Karen habia encendido un cigarrillo. Desafiando todas las advertencias, fumaba Prince en su version original, la que dice «Ahora yo tambien fumo Prince», con el maximo nivel de nicotina y alquitran, etiqueta roja, rojisima, con una advertencia aterradora de las autoridades sanitarias. Nadie le pedia un cigarro a Karen Borg.

– Deberia ser facil hacerle entender que es imposible. En primer lugar, de alguna forma soy testigo del caso, pues encontre el cadaver. Y en segundo lugar, yo ya no se nada de derecho penal. No lo he tocado desde que me examine hace siete anos.

– Ocho -rectifico el-. Hace ocho anos que nos examinamos. Fuiste la tercera de una promocion de ciento catorce. Yo acabe el quinto por la cola. Claro que sabes de derecho penal, si quieres.

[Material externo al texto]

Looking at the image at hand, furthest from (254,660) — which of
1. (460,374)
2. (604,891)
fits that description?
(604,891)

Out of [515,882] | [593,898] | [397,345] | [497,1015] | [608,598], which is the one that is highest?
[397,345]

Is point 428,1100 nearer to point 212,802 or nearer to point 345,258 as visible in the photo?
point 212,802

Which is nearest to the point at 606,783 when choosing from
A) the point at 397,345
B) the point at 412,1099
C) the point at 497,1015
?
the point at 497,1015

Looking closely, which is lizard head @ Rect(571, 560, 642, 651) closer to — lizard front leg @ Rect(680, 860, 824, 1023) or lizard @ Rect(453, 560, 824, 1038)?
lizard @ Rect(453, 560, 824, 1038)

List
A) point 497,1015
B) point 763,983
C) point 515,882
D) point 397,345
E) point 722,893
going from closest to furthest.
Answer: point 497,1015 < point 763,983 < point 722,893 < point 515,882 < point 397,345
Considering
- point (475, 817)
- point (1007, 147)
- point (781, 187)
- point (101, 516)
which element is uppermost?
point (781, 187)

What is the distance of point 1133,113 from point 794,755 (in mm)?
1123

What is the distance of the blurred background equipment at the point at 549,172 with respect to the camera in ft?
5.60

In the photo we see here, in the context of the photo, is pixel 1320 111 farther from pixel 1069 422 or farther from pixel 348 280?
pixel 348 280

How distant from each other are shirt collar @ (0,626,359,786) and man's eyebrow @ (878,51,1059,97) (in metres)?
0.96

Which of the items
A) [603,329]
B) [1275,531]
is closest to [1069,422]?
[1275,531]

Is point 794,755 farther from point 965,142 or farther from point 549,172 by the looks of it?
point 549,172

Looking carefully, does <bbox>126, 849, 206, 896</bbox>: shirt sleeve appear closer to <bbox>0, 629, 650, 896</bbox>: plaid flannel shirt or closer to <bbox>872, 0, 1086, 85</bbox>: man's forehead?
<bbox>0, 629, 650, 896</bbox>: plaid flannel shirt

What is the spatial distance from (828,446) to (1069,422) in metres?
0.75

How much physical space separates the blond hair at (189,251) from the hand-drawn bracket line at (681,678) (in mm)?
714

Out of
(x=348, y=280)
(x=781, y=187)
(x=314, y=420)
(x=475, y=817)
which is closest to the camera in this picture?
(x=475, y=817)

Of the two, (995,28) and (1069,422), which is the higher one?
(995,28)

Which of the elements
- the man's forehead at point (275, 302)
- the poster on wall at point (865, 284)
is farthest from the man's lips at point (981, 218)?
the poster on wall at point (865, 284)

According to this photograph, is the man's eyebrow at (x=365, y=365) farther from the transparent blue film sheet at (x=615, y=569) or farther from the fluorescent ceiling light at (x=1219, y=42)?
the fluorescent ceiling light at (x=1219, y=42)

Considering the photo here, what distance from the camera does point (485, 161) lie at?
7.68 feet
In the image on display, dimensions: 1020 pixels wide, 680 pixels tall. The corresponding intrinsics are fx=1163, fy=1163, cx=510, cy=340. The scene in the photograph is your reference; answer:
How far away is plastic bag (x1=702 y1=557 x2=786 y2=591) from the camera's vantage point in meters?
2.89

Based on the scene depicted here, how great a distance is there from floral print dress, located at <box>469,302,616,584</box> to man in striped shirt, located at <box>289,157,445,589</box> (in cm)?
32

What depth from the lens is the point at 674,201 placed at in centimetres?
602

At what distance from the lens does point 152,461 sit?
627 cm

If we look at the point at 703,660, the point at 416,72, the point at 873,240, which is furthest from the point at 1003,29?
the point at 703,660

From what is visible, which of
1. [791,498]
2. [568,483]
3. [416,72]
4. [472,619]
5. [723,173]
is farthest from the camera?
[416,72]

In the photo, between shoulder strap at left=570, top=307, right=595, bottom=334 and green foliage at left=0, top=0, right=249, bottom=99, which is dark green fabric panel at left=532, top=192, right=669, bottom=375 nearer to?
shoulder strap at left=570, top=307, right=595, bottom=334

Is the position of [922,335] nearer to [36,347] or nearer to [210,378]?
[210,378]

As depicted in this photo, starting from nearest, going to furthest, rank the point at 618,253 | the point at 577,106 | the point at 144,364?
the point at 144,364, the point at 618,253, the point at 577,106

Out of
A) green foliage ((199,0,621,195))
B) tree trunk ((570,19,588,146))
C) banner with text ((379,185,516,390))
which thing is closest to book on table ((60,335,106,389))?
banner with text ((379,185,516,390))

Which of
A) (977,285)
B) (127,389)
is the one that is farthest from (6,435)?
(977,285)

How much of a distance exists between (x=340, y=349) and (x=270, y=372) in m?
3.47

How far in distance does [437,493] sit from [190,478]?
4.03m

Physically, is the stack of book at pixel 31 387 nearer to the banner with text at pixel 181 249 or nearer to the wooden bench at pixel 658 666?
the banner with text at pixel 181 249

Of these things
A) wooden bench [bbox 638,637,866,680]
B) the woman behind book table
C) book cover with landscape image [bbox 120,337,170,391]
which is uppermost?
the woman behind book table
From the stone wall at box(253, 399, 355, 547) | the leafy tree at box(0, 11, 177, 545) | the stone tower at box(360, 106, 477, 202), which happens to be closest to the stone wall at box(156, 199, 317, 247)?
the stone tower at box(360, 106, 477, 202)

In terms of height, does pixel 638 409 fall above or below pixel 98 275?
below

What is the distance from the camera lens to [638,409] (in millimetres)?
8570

Estaba irritado, cosa que se contagiaba. De repente, Karen volvio a sentir la tension que solia surgir entre ellos en sus tiempos de estudiantes. Sus siempre excelentes resultados contrastaban con la arrastrante cojera academica de su companero en una licenciatura que nunca hubiese obtenido de no ser por ella. Lo habia arrastrado, amenazado y tentado a traves de los estudios, como si su propio exito le resultara mas llevadero con una cruz a la espalda. Por alguna razon que nunca llegaron a entender, tal vez porque nunca lo hablaron, ambos sentian que era «ella» la que estaba en deuda con el y no al reves. Desde entonces, siempre le habia fastidiado esa sensacion de deberle algo. Nadie entendia por que habian sido como una y carne durante los estudios. Nunca fueron novios, ni siquiera un morreo estando bebidos, simplemente eran amigos inseparables, una pareja embroncada pero siempre con un cuidado reciproco que los hacia invulnerables a las profundas trampas que deparaba la vida estudiantil.

– Y en cuanto a tu condicion de testigo, si te soy sincero, en estos momentos me importa una mierda. Lo mas importante es que el tipo empiece a hablar. Es evidente que no lo va a hacer hasta que te tenga a ti como abogada defensora. Podemos volver a la cosa esa de que seas testigo cuando se le ocurra a alguien, pero para eso falta mucho.